Plus un milieu est diversifié, sain, avec un débit d’eau suffisant et de bonne qualité, plus la population de truites sera importante, la taille du cours d’eau jouant lui aussi un rôle bien évidement. Mais quoiqu’il en soit, la population totale de truites est limitée en fonction de la capacité d’accueil du cours d’eau, qui doit être capable de satisfaire aux exigences de toutes les classes d’âge.

La rivière n’est donc pas un réservoir à poisson, ou le simple fait d’ajouter des poissons donnera l’illusion d’un bon fonctionnement, bien comprendre le fonctionnement de la rivière permet de déterminer sa capacité d’accueil, et le fait d’avoir un alevin sauvage plus un alevin d’élevage ne donne pas deux truites adultes dans la rivière.

doron la Neuvache

Pour les truites qui arrivent à l’âge adulte (1+, 2+), la maturité sexuelle est effective à trois ans pour les femelles et deux ans pour les mâles, elle constitue l’étape ultime du cycle biologique qui induit un comportement migratoire (le gamotropisme) qui pousse les truites de leurs zones de grossissement aux zones de frayères.

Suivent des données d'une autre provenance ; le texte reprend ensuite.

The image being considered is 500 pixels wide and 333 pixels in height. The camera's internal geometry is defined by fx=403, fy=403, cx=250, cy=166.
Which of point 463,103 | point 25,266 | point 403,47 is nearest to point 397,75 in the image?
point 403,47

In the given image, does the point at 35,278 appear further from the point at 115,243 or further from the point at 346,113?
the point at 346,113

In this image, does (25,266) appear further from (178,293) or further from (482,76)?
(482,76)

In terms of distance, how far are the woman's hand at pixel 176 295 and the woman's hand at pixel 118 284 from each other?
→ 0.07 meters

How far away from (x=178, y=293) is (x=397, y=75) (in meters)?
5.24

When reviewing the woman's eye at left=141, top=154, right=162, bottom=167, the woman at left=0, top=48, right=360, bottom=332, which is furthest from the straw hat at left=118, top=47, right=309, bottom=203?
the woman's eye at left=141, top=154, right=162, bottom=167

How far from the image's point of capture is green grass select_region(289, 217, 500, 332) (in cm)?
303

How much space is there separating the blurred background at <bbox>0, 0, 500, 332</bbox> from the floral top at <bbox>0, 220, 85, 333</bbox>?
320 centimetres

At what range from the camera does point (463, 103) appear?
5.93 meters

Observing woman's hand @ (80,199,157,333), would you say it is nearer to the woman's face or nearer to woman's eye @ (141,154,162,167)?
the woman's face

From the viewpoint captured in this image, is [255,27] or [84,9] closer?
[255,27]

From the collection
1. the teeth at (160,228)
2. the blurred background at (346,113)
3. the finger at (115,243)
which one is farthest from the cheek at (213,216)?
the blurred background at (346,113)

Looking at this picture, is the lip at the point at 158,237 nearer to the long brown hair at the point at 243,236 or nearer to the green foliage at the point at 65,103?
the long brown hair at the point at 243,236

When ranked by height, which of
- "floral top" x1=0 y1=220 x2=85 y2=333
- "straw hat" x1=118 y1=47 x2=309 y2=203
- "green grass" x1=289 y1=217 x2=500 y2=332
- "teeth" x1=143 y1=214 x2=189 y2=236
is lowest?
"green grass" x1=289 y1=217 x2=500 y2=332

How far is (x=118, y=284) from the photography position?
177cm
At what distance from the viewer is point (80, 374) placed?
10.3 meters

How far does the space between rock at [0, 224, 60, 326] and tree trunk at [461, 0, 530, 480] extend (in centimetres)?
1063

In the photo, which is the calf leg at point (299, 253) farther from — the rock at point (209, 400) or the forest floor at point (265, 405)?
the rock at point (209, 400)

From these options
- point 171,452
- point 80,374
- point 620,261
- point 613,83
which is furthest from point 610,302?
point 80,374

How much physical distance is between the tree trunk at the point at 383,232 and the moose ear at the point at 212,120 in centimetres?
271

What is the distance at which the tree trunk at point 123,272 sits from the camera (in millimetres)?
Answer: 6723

Les mâles sont très agressifs et défendent alors les meilleurs postes. Cette compétitivité s’exerce aussi entre les différentes classes d’âge, même si c’est dans une moindre mesure, les truites n’occupant pas les mêmes postes. Les truites adultes préfèrent une hauteur d’eau plus importante, et un courant assez lent, elle est toujours en fonction de l’équilibre de leur bilan énergétique. Elles affectionnent les parties ombragées, prés des berges ou dans les berges creuses.

En conclusion

Pour assurer une population de truite équilibrée et dynamique, trois fonctions essentielles sont exigées:

  • La reproduction
  • L’éclosion (incubation, éclosion, résorption de la vésicule vitelline et émergence)
  • La croissance, qui commence dès l’émergence

Le cours d’eau devra donc répondre à toutes ces exigences pour accueillir une population de truites saines, toutes altération du milieu entraine un disfonctionnement de la population, et ce jusqu’à la disparition totale dans certains cas graves, qui sont de plus en plus fréquent.

En fonction du respect de ces conditions biologiques nécessaire à la vie de la truite, un milieu peur être classé de la sorte :

 - Conforme si le milieu permet une bonne réalisation chronologique de chacune de ces fonctions vitales.

- Perturbé si une des fonctions vitale est plus ou moins compromise.

- Dégradé si l'état du milieu interdit la réalisation d'une fonction vitale, interrompant ainsi le cycle de vie.

Fort de toutes ces connaissances, il parait évident que la mode du no kill (parcours pas tuer), de l’alevinage et soutiens quelconques ne sera d’aucune utilité. Seul le travail sur le milieu apporte une solution à long terme, le reste n’est qu’un emplâtre sur une jambe de bois !

 

Xavier HUDRY

Avec mes remerciements à Jack Tarragnat pour son aide.